Vero è che i due protagonisti, Turandot e Calaf, nella mancanza di carattere sguazzano divinamente. Ingela Brimberg in Turandot vede solo un numero vocale, una sequenza di do da azzeccare con noncuranza di colore, dinamiche e fraseggio. Non si scomoda nemmeno a pronunciare le consonanti, così il ruolo si trasforma in un lungo e stentoreo vocalizzo. Mikheil Sheshaberidze, invece, alla piattezza del suo principe ignoto aggiunge pure mende tecniche che lo obbligano a emissioni forzate e ingolate.

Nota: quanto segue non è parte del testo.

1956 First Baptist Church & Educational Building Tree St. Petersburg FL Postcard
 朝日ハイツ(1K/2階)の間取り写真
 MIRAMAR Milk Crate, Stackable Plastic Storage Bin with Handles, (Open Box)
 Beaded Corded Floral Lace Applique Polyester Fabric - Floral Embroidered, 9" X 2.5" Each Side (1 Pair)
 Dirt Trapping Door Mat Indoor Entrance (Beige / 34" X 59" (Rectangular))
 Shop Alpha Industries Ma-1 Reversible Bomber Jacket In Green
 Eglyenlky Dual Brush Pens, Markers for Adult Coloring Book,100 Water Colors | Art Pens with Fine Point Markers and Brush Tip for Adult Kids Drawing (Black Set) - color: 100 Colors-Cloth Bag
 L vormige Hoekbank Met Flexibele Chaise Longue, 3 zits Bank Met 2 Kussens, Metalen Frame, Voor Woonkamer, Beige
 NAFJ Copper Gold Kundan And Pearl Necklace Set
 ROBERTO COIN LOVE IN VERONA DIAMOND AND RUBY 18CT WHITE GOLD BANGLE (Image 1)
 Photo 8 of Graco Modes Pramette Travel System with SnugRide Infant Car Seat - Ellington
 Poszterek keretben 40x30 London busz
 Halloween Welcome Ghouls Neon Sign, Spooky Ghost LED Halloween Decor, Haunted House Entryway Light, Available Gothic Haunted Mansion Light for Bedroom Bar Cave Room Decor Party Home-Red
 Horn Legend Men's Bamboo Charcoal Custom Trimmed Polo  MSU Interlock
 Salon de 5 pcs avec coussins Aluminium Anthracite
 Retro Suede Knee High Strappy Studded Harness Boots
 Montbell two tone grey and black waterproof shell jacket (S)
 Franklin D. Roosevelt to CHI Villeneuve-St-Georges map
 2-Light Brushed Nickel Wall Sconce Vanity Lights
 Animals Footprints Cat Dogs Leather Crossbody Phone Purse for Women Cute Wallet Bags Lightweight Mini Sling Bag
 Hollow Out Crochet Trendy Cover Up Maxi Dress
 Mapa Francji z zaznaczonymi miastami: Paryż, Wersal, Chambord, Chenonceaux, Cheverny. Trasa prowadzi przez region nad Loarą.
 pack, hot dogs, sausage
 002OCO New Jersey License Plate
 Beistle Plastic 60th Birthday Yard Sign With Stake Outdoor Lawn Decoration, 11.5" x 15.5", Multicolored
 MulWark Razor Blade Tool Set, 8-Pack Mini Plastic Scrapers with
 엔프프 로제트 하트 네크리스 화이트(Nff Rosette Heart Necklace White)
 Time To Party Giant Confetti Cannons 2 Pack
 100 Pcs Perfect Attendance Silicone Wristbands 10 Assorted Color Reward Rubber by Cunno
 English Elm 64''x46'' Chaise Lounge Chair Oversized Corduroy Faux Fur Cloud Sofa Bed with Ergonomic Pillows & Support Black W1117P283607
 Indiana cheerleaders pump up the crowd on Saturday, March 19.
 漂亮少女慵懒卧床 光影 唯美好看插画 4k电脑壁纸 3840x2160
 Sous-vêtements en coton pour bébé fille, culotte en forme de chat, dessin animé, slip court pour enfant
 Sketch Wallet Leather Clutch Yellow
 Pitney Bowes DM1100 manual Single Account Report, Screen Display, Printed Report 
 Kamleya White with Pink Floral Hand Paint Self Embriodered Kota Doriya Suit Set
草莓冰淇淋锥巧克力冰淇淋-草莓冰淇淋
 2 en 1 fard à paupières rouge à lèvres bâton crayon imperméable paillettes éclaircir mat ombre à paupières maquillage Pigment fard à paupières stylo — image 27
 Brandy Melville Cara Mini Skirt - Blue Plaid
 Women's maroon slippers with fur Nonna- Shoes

Per fortuna sul palcoscenico ci sono anche Giuliana Gianfaldoni e Michele Pertusi: la prima è una Liù straordinaria nel canto e nella recitazione – encomiabile è anche l’enfasi e la dedizione con cui ha realizzato i movimenti prescritti da Poda –, incantevole per la beltà del timbro cristallino, sempre toccante nella purezza di un fraseggio raffinato che nulla lascia al caso, inebriante grazie ai filati mozzafiato che si spandendo per tutta la sala e coccolano l’ascolto con delicatissime carezze ai timpani; il secondo nei panni di Timur, tra tanto sfarzo, l’autentico lusso di questa produzione. Ottime le tre maschere – Simone Del Savio, Ping; Manuel Pierattelli, Pang; Alessandro Lanzi, Pong –, Nicola Pamio quale Imperatore Altoum, Adolfo Corrado come mandarino, Dario Prola in veste di principe di persia, Pierina Trivero e Eugenia Braynova nei ruoli della prima e della seconda ancella.

Alla guida dell’Orchestra del Teatro Regio di Torino, Jordi Bernàcer convince in parte: convince l’approccio “sinfonico” alla partitura, l’accentuazione assennata dei sentori novecenteschi della partitura, la ricerca di dettagli strumentali e influenze contemporanee senza soffocare il respiro pucciniano – musicalmente molto bello, ad esempio, è l’apertura del secondo atto – con velleità estranee ad esso; convince meno il rapporto col palcoscenico, il sostegno a coro, cantanti e danzatori, specie nel primo atto, intorpidito qui e là da attacchi non sempre precisissimi.

Ben dieci minuti di applausi, senza contare quelli a scena aperta e soprattutto quelli dopo «Nessun dorma» – che solitamente sono applausi a Puccini e Pavarotti, non al tenore in questione –, chiudono la seconda recita. Che il nuovo corso del nostro amato Teatro Regio abbia inizio. Incrociamo le dita.